Anyways, I’ve been reading and learning a lot about the differences in organic vs. inorganic foods. Meat was one of the items to come up, hence a previous post, and now milk has come under my radar. I’m not going to pretend to be an expert in any way, shape, or form,which is why I like to list books and websites that will be helpful and educational to other people, but reading up on the differences between organic milk and regular milk is pretty crazy. The websites I listed below are from National Geographic, so there is only a few, but they list other articles to check out and stumble through. Having now worked at NatGeo I know every piece of writing, from TV scripts to what is printed in the magazine to what is posted on the educational website, is fact-checked about three times over, IF not more. So I do not see the need to list additional resources besides those of NatGeo. Side story: One project I was working on, each fact needed to be fact-checked by at least four reputable resources! Being on that side of the fact-checking was definitely not my funnest job at NatGeo, but I definitely have more respect for NatGeo and the people who fact-check all day long!!!! 

Anyways, back to the soy milk… For those who just want to save the world, switching to organic foods is a great way to save the body and the world. Organic products are better for the environment because they do not create as much waste and they are more sustainable for the long-term because they do not do as much damage to the land in which the products are produced, whether that be fruits, vegetables, meat or dairy products.

Eating Organic Food by NatGeo – this article lists steps to have a more organic diet in general.

How Do I Eat Healthy and Organic? by NatGeo – this article is a very short read and similar to the previous website but it too lists steps to become healthier and eat more organic foods.

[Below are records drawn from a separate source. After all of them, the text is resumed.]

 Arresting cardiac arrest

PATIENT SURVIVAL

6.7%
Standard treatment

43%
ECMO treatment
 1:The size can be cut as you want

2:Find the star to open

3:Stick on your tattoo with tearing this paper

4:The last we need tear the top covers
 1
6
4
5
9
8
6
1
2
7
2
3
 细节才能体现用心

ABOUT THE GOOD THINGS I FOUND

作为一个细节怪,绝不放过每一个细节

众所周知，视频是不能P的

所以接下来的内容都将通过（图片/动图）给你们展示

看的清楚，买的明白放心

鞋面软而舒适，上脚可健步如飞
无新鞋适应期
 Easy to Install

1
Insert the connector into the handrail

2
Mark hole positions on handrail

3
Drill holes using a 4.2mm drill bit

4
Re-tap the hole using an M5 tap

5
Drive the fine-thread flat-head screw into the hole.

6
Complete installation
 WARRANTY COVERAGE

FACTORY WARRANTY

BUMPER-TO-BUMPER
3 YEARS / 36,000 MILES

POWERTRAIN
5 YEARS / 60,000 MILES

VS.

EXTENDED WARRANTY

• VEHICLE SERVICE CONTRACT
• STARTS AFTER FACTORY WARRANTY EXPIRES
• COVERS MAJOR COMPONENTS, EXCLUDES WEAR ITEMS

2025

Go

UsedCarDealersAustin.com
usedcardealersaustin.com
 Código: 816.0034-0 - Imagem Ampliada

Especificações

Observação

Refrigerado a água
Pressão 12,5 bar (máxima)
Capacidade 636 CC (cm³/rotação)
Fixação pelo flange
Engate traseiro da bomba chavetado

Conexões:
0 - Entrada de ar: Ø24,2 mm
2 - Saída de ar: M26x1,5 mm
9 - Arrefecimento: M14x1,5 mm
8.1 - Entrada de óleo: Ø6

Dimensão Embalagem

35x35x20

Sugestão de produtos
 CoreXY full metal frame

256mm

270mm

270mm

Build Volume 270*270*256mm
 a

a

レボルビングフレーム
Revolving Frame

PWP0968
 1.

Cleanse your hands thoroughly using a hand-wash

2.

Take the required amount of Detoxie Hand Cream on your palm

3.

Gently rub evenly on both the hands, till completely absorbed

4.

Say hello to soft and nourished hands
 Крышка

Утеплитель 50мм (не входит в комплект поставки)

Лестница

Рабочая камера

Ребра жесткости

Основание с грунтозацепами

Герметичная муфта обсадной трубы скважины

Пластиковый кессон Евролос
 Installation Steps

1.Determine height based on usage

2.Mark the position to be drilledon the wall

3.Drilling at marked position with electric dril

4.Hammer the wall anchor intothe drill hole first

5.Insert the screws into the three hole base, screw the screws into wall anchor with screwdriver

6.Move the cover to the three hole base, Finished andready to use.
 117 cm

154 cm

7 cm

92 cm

Organic vs. GMO by NatGeo – this article talks about what GMO (genetically modified organism) is and how that relates to being organic and healthy.

How To Buy Organic Without Breaking the Bank by NatGeo – well this article is just like it sounds :)) which is great because at this moment in my life I’m a very poor, struggling college student just trying to make a positive impact on the planet.

So this whole organic thing started because I wanted to save the world, and now it has developed into also wanting to be good to my mind and body, as well as good to Mother Earth. I’ve been eating more fruits and veggies lately – we bought apples, celery, bananas, pears, and onions in just one shopping trip! Which is pretty excessive for me, but I feel good about it. This health/save the world plan definitely won’t get be to drop the large bowl of ice cream with chocolate syrup and sprinkles, but it definitely is making me re-think the other things I put in my mouth and into my body and the impacts it has on others.